_What needs to be done_
For each statement below, say yes or no to whether it agrees with the excerpt on simulating a curved screen, and quote the excerpt's words that decide it. 1. The 3D display apparatus has a controller that applies the virtual curvature value to the pairs of stereoscopic images. 2. The system can simulate only cylindrical or spherical curves. 3. The appended figures are to be taken as limiting the scope of the invention.

_Selected excerpt_
* BEGIN *

According to one general aspect of the present disclosure, a method for display a stereoscopic image in a 3D display system comprising: generating at least one curvature depth map based on at least one virtual curvature value to display; generating at least one pair of stereoscopic images from frames of at least one content based on the at least one curvature depth map; and displaying or projecting the at least one pair of stereoscopic images on a display screen.

According to one general aspect of the present disclosure, a 3D display apparatus (300) comprising: a display; a depth generation module configured to generate at least one curvature depth map based on at least one virtual curvature value; a stereoscopic image generation module configured to generate at least one pair of stereoscopic images from frames of at least one content based on the at least one curvature depth map; and a controller configured to apply the at least one virtual curvature value to the at least one pair of stereoscopic images, and control the display to display the at least one pair of stereoscopic images on a display screen.

According to one general aspect of the present disclosure, a binocular 3D vision system for visualizing curved 3D effect in a flat screen using, comprises: first means to generate depth map of the desired curvature; second means to add the object depth map of the video to the depth map resultant from first means; third means to extract stereoscopic 3D images from input video and the depth map obtained from second means, and fourth means to display and/or visualize binocular 3D of the stereoscopic image pairs in order to visualize the 3D curve on a flat screen, and vice versa.

The present disclosure also provides a method to simulate a curve on a flat television display, hence replicating a curved TV experience in a flat screen, and vice versa as well. This is accomplished by utilizing the concept of multi-view and adding depth of the 2D frame to derive two images for the left and right eye for each viewer, which when seen through any of the existing stereoscopic 3D technologies, gives the perception of a personalized virtual curvature to that particular viewer. This proposal has several advantages compared to the existing mechanically bendable curved TVs. Examples of these advantages include, but are not limited to dynamic control of curvature, achieving extreme curves, automatically adjusting curve along with the content and/or viewer's position, preference and viewing-angle, etc. Moreover, such a system can be used to simulate not only cylindrical or spherical curves, but any other desired curvature. Curved TV effect can be simulated in a flat screen using the basics of 3D vision. Such simulation not only preserves most of the advantages of hard-curved televisions but also add few unique traits, which are not possible with mechanically curved displays.

To further clarify advantages and features of the present disclosure, a more particular description of the invention will be rendered by reference to specific embodiments thereof, which is illustrated in the appended figures. It is appreciated that these figures depict only typical embodiments of the invention and are therefore not to be considered limiting of its scope. The invention will be described and explained with additional specificity and detail with the accompanying figures.

Other aspects, advantages, and salient features of the disclosure will become apparent to those skilled in the art from the following detailed description, which, taken in conjunction with the annexed drawings, discloses various embodiments of the present disclosure.

* END *

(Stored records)
* BEGIN *

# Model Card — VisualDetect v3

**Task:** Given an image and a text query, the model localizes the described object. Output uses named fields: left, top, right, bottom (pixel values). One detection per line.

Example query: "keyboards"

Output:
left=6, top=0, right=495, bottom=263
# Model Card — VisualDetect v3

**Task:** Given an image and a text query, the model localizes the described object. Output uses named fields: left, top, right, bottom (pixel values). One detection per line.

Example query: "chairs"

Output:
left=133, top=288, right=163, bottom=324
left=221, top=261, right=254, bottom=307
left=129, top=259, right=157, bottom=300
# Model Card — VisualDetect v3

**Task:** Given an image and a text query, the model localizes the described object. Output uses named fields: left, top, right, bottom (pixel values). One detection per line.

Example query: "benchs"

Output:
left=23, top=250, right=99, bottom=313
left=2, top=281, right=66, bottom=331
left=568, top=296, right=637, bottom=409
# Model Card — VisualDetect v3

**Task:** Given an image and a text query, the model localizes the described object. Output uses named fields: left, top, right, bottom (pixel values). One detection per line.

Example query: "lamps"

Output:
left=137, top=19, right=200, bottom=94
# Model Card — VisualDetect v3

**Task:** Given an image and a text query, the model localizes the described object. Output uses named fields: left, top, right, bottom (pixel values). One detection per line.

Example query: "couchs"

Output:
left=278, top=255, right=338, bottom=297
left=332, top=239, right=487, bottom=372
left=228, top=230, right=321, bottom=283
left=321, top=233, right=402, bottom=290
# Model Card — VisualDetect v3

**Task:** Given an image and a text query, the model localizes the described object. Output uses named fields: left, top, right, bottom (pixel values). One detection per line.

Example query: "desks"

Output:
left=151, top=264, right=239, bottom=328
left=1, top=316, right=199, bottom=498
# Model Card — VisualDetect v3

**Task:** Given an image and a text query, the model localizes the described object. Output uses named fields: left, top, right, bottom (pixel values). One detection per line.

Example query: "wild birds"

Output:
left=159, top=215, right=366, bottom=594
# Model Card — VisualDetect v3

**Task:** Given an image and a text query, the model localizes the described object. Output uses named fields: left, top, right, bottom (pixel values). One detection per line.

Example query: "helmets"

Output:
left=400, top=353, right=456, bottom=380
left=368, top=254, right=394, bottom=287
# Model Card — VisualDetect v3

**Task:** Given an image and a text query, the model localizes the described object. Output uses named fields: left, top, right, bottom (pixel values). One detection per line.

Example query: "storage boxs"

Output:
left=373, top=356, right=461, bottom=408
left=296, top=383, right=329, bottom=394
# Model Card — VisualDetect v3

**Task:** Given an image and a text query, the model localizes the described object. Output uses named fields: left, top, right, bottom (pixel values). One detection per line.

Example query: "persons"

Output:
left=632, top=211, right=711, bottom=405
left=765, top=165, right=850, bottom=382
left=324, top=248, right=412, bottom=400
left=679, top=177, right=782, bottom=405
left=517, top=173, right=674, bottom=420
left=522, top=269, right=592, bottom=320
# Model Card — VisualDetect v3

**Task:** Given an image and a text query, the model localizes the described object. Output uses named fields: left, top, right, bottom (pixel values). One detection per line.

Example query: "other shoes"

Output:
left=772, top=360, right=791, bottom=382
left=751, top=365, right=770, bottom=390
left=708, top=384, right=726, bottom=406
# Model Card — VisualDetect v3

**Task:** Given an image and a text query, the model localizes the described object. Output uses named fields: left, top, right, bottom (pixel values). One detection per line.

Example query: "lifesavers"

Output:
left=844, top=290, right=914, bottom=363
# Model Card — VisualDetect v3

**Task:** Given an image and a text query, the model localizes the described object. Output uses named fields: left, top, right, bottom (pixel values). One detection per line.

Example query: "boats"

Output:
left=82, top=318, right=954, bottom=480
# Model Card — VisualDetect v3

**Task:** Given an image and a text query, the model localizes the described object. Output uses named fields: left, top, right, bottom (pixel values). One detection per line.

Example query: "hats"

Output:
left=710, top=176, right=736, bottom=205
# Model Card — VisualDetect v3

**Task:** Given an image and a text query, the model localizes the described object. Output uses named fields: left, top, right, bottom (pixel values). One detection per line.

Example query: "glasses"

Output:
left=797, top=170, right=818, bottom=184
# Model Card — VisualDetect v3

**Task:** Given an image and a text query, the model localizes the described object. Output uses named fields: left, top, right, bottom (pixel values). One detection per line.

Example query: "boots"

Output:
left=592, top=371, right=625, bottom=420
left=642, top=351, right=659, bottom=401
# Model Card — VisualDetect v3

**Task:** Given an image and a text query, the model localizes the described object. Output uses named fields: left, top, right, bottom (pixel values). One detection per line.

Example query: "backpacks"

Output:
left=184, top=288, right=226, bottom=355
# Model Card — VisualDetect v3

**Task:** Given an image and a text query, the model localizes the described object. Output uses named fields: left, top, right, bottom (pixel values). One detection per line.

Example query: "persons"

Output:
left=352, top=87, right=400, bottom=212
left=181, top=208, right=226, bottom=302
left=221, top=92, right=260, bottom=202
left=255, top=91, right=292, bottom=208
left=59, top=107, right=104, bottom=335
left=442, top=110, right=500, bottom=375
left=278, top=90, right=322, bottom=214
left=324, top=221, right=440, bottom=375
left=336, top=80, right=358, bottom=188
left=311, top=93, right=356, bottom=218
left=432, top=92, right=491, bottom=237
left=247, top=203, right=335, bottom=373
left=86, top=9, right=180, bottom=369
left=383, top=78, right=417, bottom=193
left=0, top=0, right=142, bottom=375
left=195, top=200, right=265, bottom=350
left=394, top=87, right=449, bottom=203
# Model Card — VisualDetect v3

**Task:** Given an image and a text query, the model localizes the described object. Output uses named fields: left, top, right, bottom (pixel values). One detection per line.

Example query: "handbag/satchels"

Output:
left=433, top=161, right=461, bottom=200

* END *

_Reply_
1. Yes: "a controller configured to apply the at least one virtual curvature value to the at least one pair of stereoscopic images"
2. No: "such a system can be used to simulate not only cylindrical or spherical curves, but any other desired curvature"
3. No: "these figures depict only typical embodiments of the invention and are therefore not to be considered limiting of its scope"